In my opinion Yes, after all your suppose to know where your trackage is going to fall ( roughly ) before laying any track. Also I don't recommend putting a flex track joint at the end of a curve , better in the curve so it follows through. If your internet connection can handle it you may want to take a look at the link to my new layout as well as the old and watch where the joints are. On the old layout I learned more.
DeadheadGreg wrote:I'm still kinda confused on how to prep a track for curving and laying.
take the section of flextrack thats going to be the curve (say, 2 pieces soldered together)
its just gonna be kinda hard because they don't hold a curve
IMHO, the 2 types of flex track take distinctly different methods to lay the track.
Atlas flex track, the epitome of the "springy" flex track, needs to have joints soldered on curves to prevent the springiness from causing horizontal misalignment of the rails ("kinks") at the joints.

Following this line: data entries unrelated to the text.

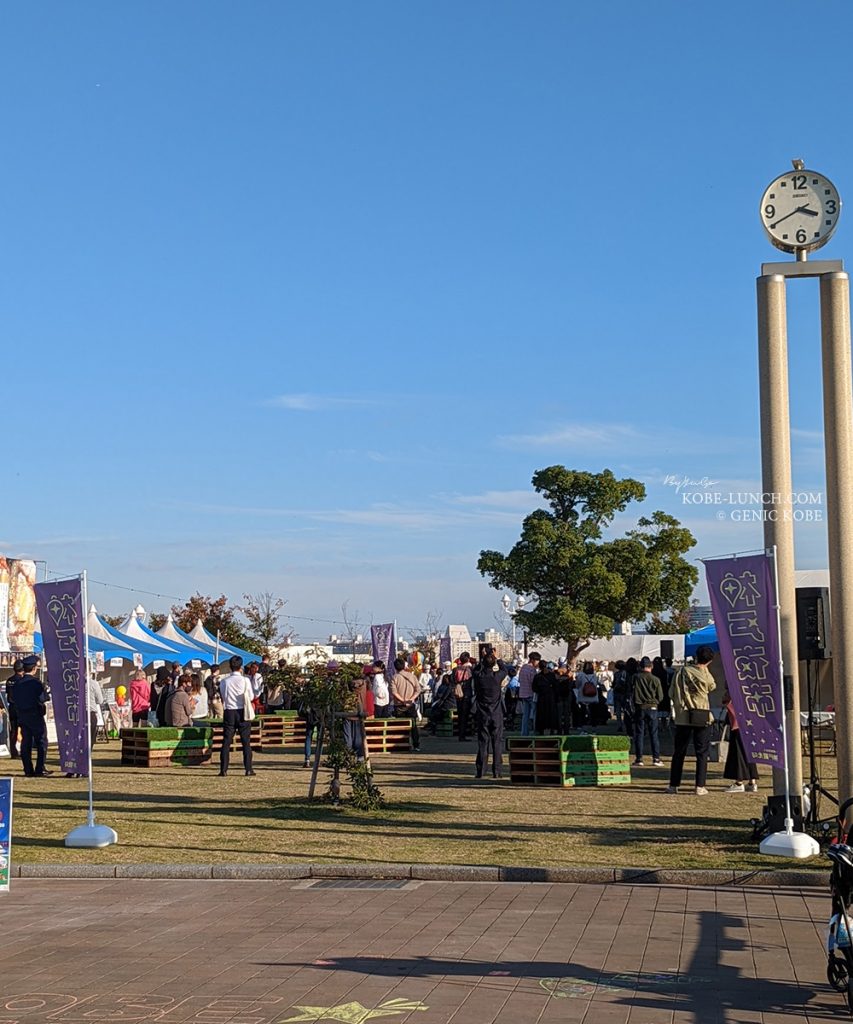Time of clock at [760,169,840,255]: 3:40
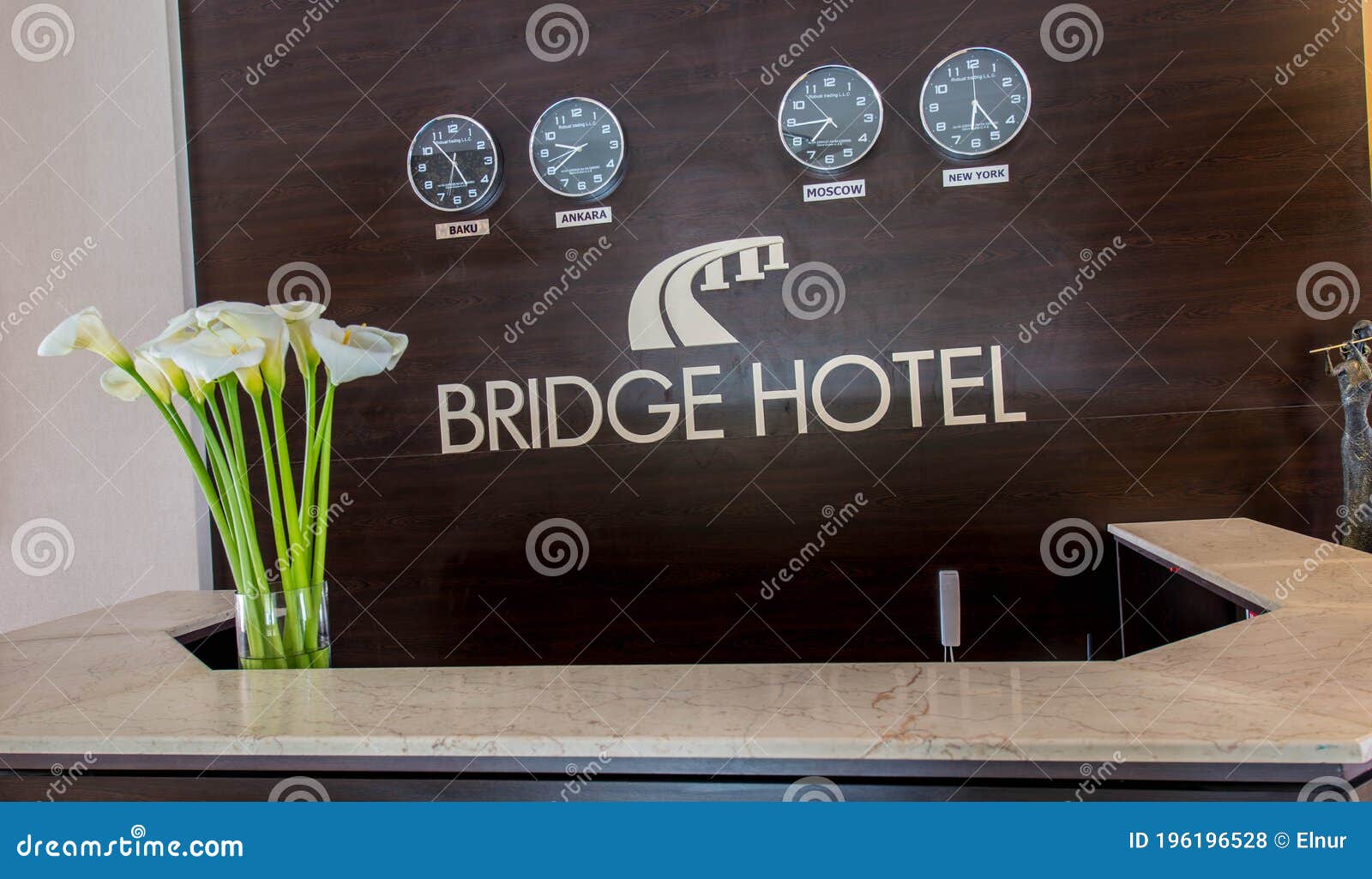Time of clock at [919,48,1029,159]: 6:23
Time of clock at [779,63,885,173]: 8:36
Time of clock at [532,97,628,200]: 9:39
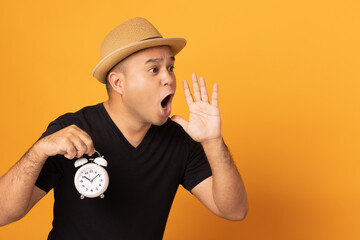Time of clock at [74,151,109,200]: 10:08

The springiness creates great easements naturally, but also has the aforementioned tendency to create kinks at joints any time the track doesn't naturally line up.

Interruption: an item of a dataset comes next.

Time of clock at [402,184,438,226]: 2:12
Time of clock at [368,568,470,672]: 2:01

MicroEngineering flex track is as far at the opposite end of the springiness spectrum as you can get. Once bent to a curve, it stays bent to a curve, and is difficult to straighten. For many of us, getting a smooth curve of consistent radius with ME track takes a form of some type. There are some that can do it by hand, but I need a form to avoid a series of sharp and broad curves. I cut 1/2" thick plywood curved strips with a jig saw. The inside of the strip is cut to the desired radius minus half the width of the track over the ties. The outside of the strip is cut to the inner radius plus 2", giving me 2 different radii. I have a set of 4 strips, going in increments from 16" radius to 24" radius. Bigger than 24" radius, I form by eye and hand because it's not so critical. I simply press the track against the strip for the desired curve radius. Two of my strips have my desired spiral easements from the Model Railroader templates (available here on the trains.com web site) built into the end of the plywood strip. It doesn't take but about 15 minutes to mark and cut the plywood strips, and they last forever.
An alternative to your own forms are the Ribbon Rail radius gauges.

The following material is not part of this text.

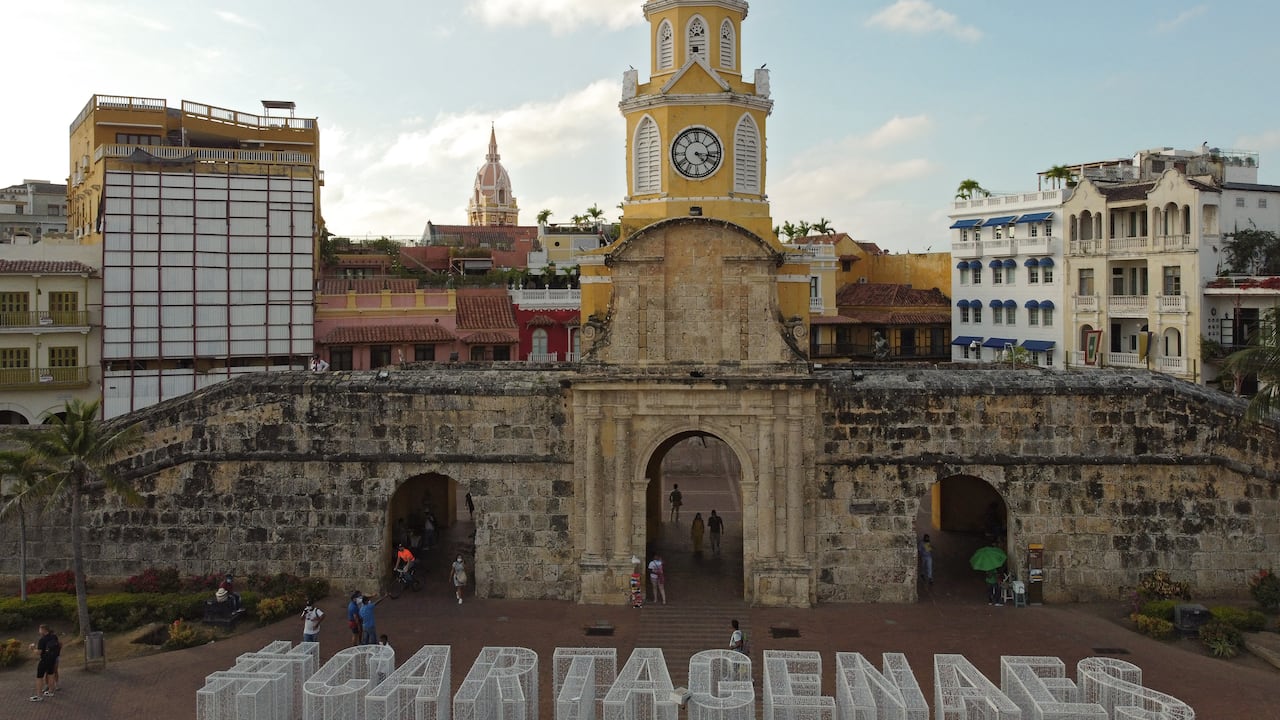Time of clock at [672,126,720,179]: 4:16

Since the ME track stays in the shape you bend it to, you don't need to solder the joints on curves or straight (you may if you choose). You don't even have to have rail joiners if you carefully align the pieces and the track is held in place securely. The only soldering required with ME track is to attach feeders.
my thoughts, your choices
Fred W
yeah thats what ive heard about the ME flex; the stuff is freakin stiff!! I wish I had a jigsaw; i was thinking of doing something like that w/ cardboard to be able to mark centerlines on the layout for laying track (bringing up a question: is a track curves radius measure at the center of the ties or the end of the ties on the inside of the circle?)
also, does a curve on a grade affect its radius? I have an 18" radius curve thats going to sort of spiral up a 3% grade into an S-curve; does this affect the radius at all, or can i place the risers along the center lines and still be fine?
also, how do you calculate a spiral easement? I've been thinking of using a 22" radius curve section to start ever 18" radius curve that i'm going to have; would this work?